* Start Given data *

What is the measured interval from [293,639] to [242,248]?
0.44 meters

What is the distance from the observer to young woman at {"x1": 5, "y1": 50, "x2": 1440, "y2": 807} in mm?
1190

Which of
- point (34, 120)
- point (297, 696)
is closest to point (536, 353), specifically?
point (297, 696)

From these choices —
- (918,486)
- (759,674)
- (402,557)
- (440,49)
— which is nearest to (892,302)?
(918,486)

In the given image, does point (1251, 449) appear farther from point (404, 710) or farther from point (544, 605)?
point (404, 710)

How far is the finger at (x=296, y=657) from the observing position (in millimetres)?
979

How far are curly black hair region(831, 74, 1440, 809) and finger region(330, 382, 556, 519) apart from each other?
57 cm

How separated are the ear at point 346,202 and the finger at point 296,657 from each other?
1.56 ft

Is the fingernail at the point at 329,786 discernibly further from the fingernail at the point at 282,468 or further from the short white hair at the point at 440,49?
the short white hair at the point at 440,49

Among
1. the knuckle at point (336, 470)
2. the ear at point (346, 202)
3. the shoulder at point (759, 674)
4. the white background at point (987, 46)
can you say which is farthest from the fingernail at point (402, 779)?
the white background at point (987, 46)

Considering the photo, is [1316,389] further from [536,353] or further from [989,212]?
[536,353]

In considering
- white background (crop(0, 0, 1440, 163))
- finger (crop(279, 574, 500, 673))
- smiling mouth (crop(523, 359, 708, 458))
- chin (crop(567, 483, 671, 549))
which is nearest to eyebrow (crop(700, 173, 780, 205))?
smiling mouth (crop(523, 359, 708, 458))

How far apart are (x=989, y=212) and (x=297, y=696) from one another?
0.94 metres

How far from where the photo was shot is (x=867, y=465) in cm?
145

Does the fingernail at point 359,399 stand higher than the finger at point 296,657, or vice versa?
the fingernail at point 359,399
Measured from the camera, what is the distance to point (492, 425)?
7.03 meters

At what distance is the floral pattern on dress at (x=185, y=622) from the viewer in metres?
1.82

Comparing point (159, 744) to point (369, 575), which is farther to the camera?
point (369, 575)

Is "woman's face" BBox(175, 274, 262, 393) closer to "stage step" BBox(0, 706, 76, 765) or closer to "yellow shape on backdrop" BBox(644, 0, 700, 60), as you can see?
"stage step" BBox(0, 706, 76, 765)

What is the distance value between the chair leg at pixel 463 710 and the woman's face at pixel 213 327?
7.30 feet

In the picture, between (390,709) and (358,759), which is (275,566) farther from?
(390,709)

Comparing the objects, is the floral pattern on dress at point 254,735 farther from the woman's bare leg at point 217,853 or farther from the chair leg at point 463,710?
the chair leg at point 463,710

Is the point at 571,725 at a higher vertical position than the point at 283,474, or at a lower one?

* End Given data *

** What to work on **
Retype the listing exactly, in full.

** Solution to this task **
What is the measured interval from [293,639] to [242,248]?
0.44 meters

What is the distance from the observer to young woman at {"x1": 5, "y1": 50, "x2": 1440, "y2": 807} in mm?
1190

Which of
- point (34, 120)
- point (297, 696)
is closest to point (536, 353), specifically?
point (297, 696)

From these choices —
- (918,486)
- (759,674)
- (402,557)
- (440,49)
— which is nearest to (892,302)?
(918,486)

In the given image, does point (1251, 449) appear farther from point (404, 710) or farther from point (544, 605)?
point (404, 710)

How far is the finger at (x=296, y=657) from the observing position (in millimetres)?
979

How far are curly black hair region(831, 74, 1440, 809) and finger region(330, 382, 556, 519) apart from each other?
57 cm

How separated are the ear at point 346,202 and the finger at point 296,657 from each other?
1.56 ft

Is the fingernail at the point at 329,786 discernibly further from the fingernail at the point at 282,468 or further from the short white hair at the point at 440,49?
the short white hair at the point at 440,49

Among
1. the knuckle at point (336, 470)
2. the ear at point (346, 202)
3. the shoulder at point (759, 674)
4. the white background at point (987, 46)
can you say which is farthest from the fingernail at point (402, 779)?
the white background at point (987, 46)

Considering the photo, is [1316,389] further from [536,353] or further from [989,212]?
[536,353]

In considering
- white background (crop(0, 0, 1440, 163))
- finger (crop(279, 574, 500, 673))
- smiling mouth (crop(523, 359, 708, 458))
- chin (crop(567, 483, 671, 549))
which is nearest to eyebrow (crop(700, 173, 780, 205))?
smiling mouth (crop(523, 359, 708, 458))

How far apart are (x=989, y=212) and (x=297, y=696) from one another?
0.94 metres

How far from where the photo was shot is (x=867, y=465) in cm?
145

Does the fingernail at point 359,399 stand higher than the finger at point 296,657, or vice versa?
the fingernail at point 359,399
Measured from the camera, what is the distance to point (492, 425)?
7.03 meters

At what distance is the floral pattern on dress at (x=185, y=622) from the viewer in metres?
1.82

Comparing point (159, 744) to point (369, 575), which is farther to the camera?
point (369, 575)

Is "woman's face" BBox(175, 274, 262, 393) closer to "stage step" BBox(0, 706, 76, 765) or closer to "yellow shape on backdrop" BBox(644, 0, 700, 60), as you can see?
"stage step" BBox(0, 706, 76, 765)

What is the distance value between the chair leg at pixel 463 710 and the woman's face at pixel 213 327?
7.30 feet

In the picture, between (390,709) and (358,759), which is (275,566) farther from?
(390,709)

Comparing the objects, is the floral pattern on dress at point 254,735 farther from the woman's bare leg at point 217,853 or farther from the chair leg at point 463,710?
the chair leg at point 463,710

Is the point at 571,725 at a higher vertical position than the point at 283,474, or at a lower one?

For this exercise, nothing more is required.